Welcome back.  By Navy time today is 6 June two thousand and twelve and America is alive and well but on this famous day in military history seventy years ago things were different. Our country was at war on 20 August 1942 when the converted jeep carrier USS Nassau was commissioned into the U.S. Navy.

Jeep carriers or baby flat tops as the press called them, were multi-purpose ships that became proficient at finding and destroying enemy submarines. Throughout the war the Nassau performed numerous naval duties including patrol and scouting assignments and escorting convoys in both oceans. During the Pacific ocean battles the ship and her crew provided air cover for amphibious landings and ferried replacement planes to the bigger, more glamorous aircraft carriers. The jeep carriers, known as “CVEs” by the Navy, were lightly armored and slow. They were never meant for straight up combat but on 25 October 1942 all that changed when the Nassau (CVE-16) was protecting some transports which were unloading in Leytz Gulf in the Philippines.

Admiral Takeo Kurita of the Japanese Navy had four big battleships and six heavy cruisers ready to pulverize the transports and the beachhead where the unloading operation was underway. Out gunned, the relatively tiny jeep carrier, along with two other CVEs and several smaller battleships attacked Kurita’s fleet saving hundreds of lives and tons of much needed supplies.

Launching their planes and creating as much smoke as possible, the jeep carriers harassed the enemy, dropping bombs and making scraping runs. Darting between the much larger Japanese destroyers, the lightly armed vessels launched torpedoes and fired their small 5” battery cannons, all in a desperate effort to save the harbor. The plan had been for the Navy vessels to give the impression of a much bigger strike force and it worked but not without sacrifice. Only 2 hours long, the battle claimed the lives of 1,100 US sailors, two jeep carriers and four small battleships on the way to making history as one of the Navy’s greatest victories in WWII.

Each year our nation salutes this generation of American heroes. In keeping with this tradition the Honor Flights network in Oklahoma sent several dozen WWII veterans to Washington D.C. today to view their memorial including long time Bartlesville resident Harold Schmid who served aboard the USS Nassau.
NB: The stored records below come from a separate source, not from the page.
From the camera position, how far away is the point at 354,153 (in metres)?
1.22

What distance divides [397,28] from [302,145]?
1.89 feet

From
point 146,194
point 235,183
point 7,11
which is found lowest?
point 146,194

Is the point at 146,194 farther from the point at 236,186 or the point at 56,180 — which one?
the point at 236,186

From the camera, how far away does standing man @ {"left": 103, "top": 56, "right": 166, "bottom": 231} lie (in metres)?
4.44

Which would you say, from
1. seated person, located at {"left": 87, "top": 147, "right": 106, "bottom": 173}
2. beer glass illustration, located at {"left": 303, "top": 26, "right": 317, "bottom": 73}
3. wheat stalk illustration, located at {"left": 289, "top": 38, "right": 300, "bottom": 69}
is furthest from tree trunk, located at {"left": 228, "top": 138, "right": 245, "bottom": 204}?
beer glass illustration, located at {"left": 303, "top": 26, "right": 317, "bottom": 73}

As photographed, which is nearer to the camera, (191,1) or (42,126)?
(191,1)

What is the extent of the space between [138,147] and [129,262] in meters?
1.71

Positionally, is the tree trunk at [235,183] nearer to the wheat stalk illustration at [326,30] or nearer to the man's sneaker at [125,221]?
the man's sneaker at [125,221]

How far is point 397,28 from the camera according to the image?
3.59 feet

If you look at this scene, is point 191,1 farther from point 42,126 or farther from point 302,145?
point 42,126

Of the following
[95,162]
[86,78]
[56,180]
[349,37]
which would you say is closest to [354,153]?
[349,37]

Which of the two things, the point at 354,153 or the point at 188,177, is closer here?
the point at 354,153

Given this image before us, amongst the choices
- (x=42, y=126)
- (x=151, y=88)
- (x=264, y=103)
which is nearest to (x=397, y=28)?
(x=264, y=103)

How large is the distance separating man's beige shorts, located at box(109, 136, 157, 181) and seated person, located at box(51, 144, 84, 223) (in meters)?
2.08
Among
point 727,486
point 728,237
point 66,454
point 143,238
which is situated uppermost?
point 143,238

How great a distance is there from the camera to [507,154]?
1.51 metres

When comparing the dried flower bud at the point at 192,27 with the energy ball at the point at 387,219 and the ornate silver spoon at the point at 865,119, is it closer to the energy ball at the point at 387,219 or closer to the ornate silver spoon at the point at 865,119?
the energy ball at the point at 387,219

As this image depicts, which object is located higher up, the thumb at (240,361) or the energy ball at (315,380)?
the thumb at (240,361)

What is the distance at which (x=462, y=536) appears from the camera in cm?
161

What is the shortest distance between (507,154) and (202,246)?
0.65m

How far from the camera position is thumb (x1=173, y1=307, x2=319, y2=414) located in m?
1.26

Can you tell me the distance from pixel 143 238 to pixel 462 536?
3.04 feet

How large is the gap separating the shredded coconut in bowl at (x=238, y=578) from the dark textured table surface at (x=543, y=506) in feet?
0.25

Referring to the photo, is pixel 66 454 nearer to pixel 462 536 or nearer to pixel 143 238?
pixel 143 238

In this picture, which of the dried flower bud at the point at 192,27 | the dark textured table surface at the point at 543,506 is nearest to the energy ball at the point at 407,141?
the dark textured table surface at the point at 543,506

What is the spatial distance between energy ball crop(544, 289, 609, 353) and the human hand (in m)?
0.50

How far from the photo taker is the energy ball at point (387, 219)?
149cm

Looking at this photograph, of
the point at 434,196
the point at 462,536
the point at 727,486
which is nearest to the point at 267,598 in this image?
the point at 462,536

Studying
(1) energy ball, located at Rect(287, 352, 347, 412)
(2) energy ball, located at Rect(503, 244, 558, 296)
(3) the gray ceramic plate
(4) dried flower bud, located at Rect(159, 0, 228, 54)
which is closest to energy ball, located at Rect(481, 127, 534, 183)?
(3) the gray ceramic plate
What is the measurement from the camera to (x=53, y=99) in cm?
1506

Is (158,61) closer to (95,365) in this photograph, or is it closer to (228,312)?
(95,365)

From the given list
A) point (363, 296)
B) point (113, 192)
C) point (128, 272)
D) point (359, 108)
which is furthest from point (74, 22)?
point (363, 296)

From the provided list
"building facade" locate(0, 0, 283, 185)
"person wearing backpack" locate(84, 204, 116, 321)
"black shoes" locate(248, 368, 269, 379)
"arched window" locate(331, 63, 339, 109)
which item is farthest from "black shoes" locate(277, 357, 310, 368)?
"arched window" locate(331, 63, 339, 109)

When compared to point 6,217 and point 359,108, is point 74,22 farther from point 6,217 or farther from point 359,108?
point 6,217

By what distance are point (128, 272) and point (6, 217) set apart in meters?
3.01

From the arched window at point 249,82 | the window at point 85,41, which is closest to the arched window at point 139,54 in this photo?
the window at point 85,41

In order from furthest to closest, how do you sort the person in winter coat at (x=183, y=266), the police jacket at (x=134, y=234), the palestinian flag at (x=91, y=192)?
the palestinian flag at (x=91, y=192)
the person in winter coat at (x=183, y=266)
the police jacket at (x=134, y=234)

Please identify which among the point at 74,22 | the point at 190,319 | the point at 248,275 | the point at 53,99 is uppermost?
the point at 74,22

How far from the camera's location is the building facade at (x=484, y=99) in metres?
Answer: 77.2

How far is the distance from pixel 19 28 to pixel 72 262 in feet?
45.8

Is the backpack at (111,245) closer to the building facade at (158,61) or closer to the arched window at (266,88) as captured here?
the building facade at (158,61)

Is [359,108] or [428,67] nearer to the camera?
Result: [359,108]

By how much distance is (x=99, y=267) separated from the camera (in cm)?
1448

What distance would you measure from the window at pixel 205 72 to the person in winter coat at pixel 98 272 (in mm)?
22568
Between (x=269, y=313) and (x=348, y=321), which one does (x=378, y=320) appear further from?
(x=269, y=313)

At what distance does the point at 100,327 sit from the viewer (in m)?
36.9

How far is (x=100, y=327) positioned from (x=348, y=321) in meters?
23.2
Honor Flights took its first group of twelve veterans to Washington to see the memorial in May 2005. Retired Air Force Captain Dr. Earl Morse had taken care of aging veterans for 27 years and he had learned that to a man they all wanted to see the memorial.  However for many veterans, their finances or their physical condition made the trip impossibility. With many of the aging men and women dying, Dr. Morse felt he had to act. He is a licensed pilot and he took this first group at his own expense. The rest is history. Last year over 18,000 veterans were flown to Washington at no charge, many in wheelchairs, to attend ceremonies that would make the toughest man cry. Honor Flights provides a twelve hour trip back in time for America’s heroes like Bartian Harold Schmid and all the others who served, whom we should never forget.